Unmet Needs for Treating Myelofibrosis Beyond Symptoms

Video

Raajit Rampal, MD, PhD, discusses unmet needs for therapies to treat patients with myelofibrosis.

Raajit Rampal, MD, PhD, hematologic oncologist at Memorial Sloan Kettering Cancer Center, discusses unmet needs for therapies to treat patients with myelofibrosis.

Janus kinase (JAK) inhibitors are used to treat myelofibrosis symptoms, and new agents are in clinical trials to improve the efficacy of therapy. Rampal says that while these drugs are effective at reducing splenomegaly and controlling other symptoms of myelofibrosis, there is no clear disease-modifying therapy that does more to address the underlying cause of these symptoms. Therefore, a major unmet need is a disease-modifying intervention that will improve patients’ survival outcomes.

Other needs include drugs that can treat anemia and agents that produce a greater response since current agents have approximately 30% response rate in reducing spleen size and total symptom score. Patients with low platelet counts need better therapies since they have a poor prognosis, and some JAK inhibitors cannot be used to treat them.

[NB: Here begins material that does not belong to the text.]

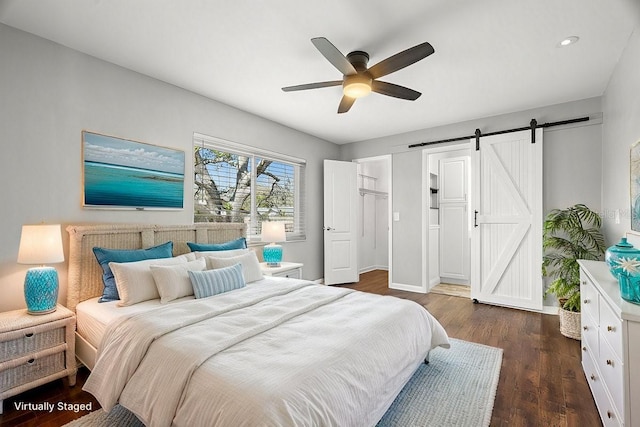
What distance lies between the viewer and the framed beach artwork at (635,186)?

Finally, patients with progressive myelofibrosis in the accelerated or blast phase have very few options and their expected overall survival is extremely short, meaning there is an urgent need for any more effective treatment for these patients.

TRANSCRIPTION:

0:08 | We don’t have, at this point, what I would call a disease-modifying therapy. All of the drugs that we have are good at controlling symptoms, shrinking spleen, and all of those things are important, but none of them I would at this point characterize as a disease-modifying intervention. Will any of the new drugs fulfill that? I don't know, [and] I think that remains to be seen. We need to see data to support that idea, [and] I think that's the biggest need.

We still need better drugs for anemia. Most of the drugs we have only have about a 30% or so response rate. For patients with low platelets, they have an especially poor prognosis, and we need to have better interventions for them. For people who have progressive disease, accelerated or blast phase disease, we have very few options for those patients. To me, that's a completely unmet need.